We propose the following changes be considered to ensure that patents and the patent system help, not hinder, innovation:
- Shorten patent terms: Patents should only last five years from issuance; for patents related to drugs or medical devices requiring separate regulatory approval, publish the allowed patent application but only issue the patent when regulatory approvals are obtained to sell the drug or device.
- If patents must be allowed to be “maintained” beyond year five (not recommended), allow it only once for a short time (two years at most) and charge a much higher amount for it than we do today. The current highest maintenance fee is $7,400 due 11.5 years into the patent term. We would recommend charging an order of magnitude more: at least $75,000, and preferably more.
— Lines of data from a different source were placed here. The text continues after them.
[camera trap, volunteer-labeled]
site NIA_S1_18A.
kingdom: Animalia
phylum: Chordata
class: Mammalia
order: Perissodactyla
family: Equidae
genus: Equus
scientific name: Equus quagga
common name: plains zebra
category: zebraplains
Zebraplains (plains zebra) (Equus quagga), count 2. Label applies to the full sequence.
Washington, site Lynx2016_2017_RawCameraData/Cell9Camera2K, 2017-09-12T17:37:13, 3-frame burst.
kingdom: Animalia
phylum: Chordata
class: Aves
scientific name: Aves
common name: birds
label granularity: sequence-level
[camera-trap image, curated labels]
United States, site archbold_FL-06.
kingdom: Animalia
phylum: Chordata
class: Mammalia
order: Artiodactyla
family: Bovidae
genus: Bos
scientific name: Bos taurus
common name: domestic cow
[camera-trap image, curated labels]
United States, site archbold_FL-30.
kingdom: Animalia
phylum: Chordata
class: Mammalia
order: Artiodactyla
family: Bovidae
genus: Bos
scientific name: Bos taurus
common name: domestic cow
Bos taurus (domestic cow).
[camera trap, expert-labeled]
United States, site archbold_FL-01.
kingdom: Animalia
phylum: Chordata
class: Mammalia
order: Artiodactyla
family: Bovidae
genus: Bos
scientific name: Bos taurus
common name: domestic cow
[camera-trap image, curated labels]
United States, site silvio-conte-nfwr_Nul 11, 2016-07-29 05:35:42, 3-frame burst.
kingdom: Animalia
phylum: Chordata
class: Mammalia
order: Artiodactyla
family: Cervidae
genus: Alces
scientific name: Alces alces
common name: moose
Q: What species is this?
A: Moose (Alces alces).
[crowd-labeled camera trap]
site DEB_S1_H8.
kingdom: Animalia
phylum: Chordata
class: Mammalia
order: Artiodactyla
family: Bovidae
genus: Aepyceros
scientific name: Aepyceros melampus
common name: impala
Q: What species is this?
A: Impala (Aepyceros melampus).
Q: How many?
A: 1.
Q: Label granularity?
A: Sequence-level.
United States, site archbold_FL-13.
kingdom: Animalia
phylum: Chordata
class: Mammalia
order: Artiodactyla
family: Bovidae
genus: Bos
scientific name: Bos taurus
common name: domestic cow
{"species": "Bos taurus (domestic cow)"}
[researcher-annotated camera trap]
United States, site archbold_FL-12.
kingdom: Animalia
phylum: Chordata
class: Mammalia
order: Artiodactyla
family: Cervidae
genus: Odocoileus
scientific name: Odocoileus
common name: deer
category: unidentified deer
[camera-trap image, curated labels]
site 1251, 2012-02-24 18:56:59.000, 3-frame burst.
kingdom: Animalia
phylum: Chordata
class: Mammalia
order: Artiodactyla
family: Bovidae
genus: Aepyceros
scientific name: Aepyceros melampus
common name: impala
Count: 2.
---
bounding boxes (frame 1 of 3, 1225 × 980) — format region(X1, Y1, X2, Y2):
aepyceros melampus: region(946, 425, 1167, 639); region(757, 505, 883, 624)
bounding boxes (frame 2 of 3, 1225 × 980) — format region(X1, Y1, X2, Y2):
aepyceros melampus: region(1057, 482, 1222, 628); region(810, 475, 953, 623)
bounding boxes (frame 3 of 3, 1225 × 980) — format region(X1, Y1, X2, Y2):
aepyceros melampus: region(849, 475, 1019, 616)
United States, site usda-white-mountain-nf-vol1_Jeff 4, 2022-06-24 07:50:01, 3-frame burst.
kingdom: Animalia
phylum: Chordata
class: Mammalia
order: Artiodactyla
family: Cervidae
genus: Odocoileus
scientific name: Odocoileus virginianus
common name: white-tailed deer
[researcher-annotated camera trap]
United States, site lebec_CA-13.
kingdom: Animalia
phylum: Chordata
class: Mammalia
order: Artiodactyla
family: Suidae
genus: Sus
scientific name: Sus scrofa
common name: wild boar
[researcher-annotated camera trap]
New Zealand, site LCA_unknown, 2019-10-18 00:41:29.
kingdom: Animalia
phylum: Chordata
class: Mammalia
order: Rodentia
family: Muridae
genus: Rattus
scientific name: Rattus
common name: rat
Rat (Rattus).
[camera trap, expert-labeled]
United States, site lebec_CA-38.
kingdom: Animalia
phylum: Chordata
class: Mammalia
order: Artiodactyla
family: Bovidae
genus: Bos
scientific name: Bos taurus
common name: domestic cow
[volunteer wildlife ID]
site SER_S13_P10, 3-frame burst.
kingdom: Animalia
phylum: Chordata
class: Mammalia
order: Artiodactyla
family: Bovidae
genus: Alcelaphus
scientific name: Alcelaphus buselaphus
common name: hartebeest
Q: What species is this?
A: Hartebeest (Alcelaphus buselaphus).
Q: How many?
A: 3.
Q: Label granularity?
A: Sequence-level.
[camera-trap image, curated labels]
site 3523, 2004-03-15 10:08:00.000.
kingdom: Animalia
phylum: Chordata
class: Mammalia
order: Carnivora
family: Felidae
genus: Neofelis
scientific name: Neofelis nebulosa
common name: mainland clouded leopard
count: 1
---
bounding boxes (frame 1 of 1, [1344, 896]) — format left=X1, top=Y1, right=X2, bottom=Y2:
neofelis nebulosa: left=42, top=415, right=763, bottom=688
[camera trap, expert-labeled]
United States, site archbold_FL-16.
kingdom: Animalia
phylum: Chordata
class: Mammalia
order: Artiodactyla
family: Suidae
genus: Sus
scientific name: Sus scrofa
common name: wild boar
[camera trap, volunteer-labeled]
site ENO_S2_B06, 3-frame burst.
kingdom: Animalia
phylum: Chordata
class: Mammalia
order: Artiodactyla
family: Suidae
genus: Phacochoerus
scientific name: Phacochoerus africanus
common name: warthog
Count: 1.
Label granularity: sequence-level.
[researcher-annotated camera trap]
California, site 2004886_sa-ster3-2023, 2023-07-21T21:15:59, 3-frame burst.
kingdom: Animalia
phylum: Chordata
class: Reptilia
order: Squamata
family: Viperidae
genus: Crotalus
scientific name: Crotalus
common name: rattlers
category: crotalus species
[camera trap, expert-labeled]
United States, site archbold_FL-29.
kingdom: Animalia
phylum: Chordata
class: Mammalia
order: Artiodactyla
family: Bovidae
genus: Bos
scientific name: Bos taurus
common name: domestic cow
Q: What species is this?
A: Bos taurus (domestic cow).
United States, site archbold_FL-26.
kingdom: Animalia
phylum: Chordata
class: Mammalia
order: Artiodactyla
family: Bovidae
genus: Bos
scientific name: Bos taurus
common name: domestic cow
This will encourage conversion to public domain for the majority of patents.
- Use it or lose it: Patent owners, like trademark owners today, should be required to show evidence that they have actually productized their patented invention within a time certain (e.g., 12 months from issuance). If not, then the remainder of the patent term should be forfeited. This approach will police the patent ranks and get rid of stale “paper” patents. Patents could be purchased by others in this time period, and the purchaser could provide the necessary evidence of use to keep the patent live.
- Tighten up on novelty: Require a clear statement in every patent application from the Patent Examiner explaining exactly why the patent is being issued. If a party finds an earlier example of the “novel” feature, reexamination/inter-partes review is granted automatically on request of a party challenging the patent.
- Require acquired patents to be put to use: Allow patents to be sold, but only if the buyer can demonstrate plans to actually use the IP in question as expressed in the “use it or lose it” section above.
- Unite against patent assertion entities: Communities such as The LOT Network (in which Pure Storage participates) promote innovation by reducing the risk of litigation from PAEs and others who buy patents in today’s current open market. Until systemic changes like those proposed are adopted, the high tech industry needs to take the lead and do what it can to protect innovation. Any company can join LOT and help support innovation by limiting the impact of patents that fall into the hands of patent trolls or others that might use them to create a tax on innovative companies.
For those of you who would argue that all of the innovative companies identified above came to be with the current system and therefore change is not required, you should know that those companies have been involved in almost 400 patent lawsuits in the last three years alone. Imagine how much more innovation these companies would have produced if they didn’t have to deal with the cost and distraction of these lawsuits.
The above proposal may sound simple. But then again, a couple of lines from a document written 225 years ago gave rise to our patent system, and from that to billions and billions of dollars in intellectual property-related litigation and legal spend. Maybe simple is exactly what we need right now.